そこには以前に、パーティ会場で見せていた余裕のある笑みなどは存在していなかった。
「はぁ、分かっているわ。それで、エイゼル王国の暗部は私に戻るように通達してきたのよね?」
「はい。どうやらエイゼル王国内にて、大きな問題が発生したとのことで」
漆黒の――、闇夜に紛れるために用意された衣服を纏い話をしている二人の動作には、無駄がなく、その後ろに続く10人近い男女も、見る者が見れば分かるが、それなりの実力者揃いであった。
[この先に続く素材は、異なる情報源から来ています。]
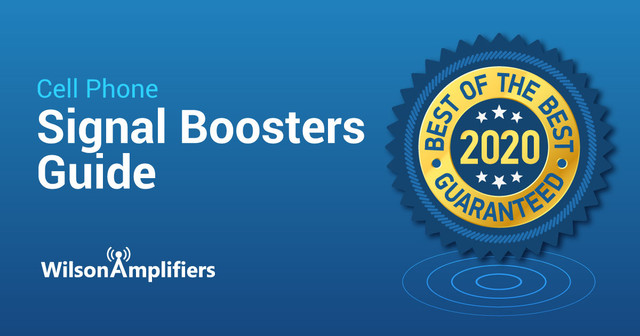 Best Cell Phone Signal Boosters: Complete Guide [2020]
「それよりも、アウラが私達の敵に回るなんて思わなかったわ」
「すでにスペンサー枢機卿と神殿騎士団が動いております。それに王族の近衛部隊と魔法師団も、ユリエール殿を捕まえる為に――」
「そんな話は、何度も聞いたわ。一度で十分よ!」
「――ならば、すぐにエイゼル王国へと戻りましょう」
「分かっているわ」
そこで話を区切った男女は、唐突に足を止める。
理由は簡単であった。
「――だれ!?」
目の前に唐突に姿を現した女性。
両手には、それぞれ彼女ら彼らが見た事もない武器を手にして立っていた。
「この通路を使うと思って張っていましたが、さすがに考えた通りに話が進むとなると幾ばくかの落胆を禁じ得ませんね」
そう、女性は呟く。
「誰だって聞いているの!」
「ところで、貴女がユリエールで良かったのですか?」
赤髪の女性が漏らした言葉。
それにより、教会の地下墓地の空気が一瞬で緊張感に包まれる。
「どうやら、当たりのようですね」
女性は、視線をユリエールの方へと向ける。
「――な、何なのよ」
「ユリエール殿。どうやら、この目の前の者が、ただモノではない様子」
「分かっているわ。――と、とにかく! この場に居る時点で身内か敵かそれだけは分かるもの。――なら殺しておしまい!」
ユリエールの命令と同時に、後ろを追従していた10人近くの黒装束を着た男女がダガーやナイフを取り出し赤髪の女性目掛けて疾走する。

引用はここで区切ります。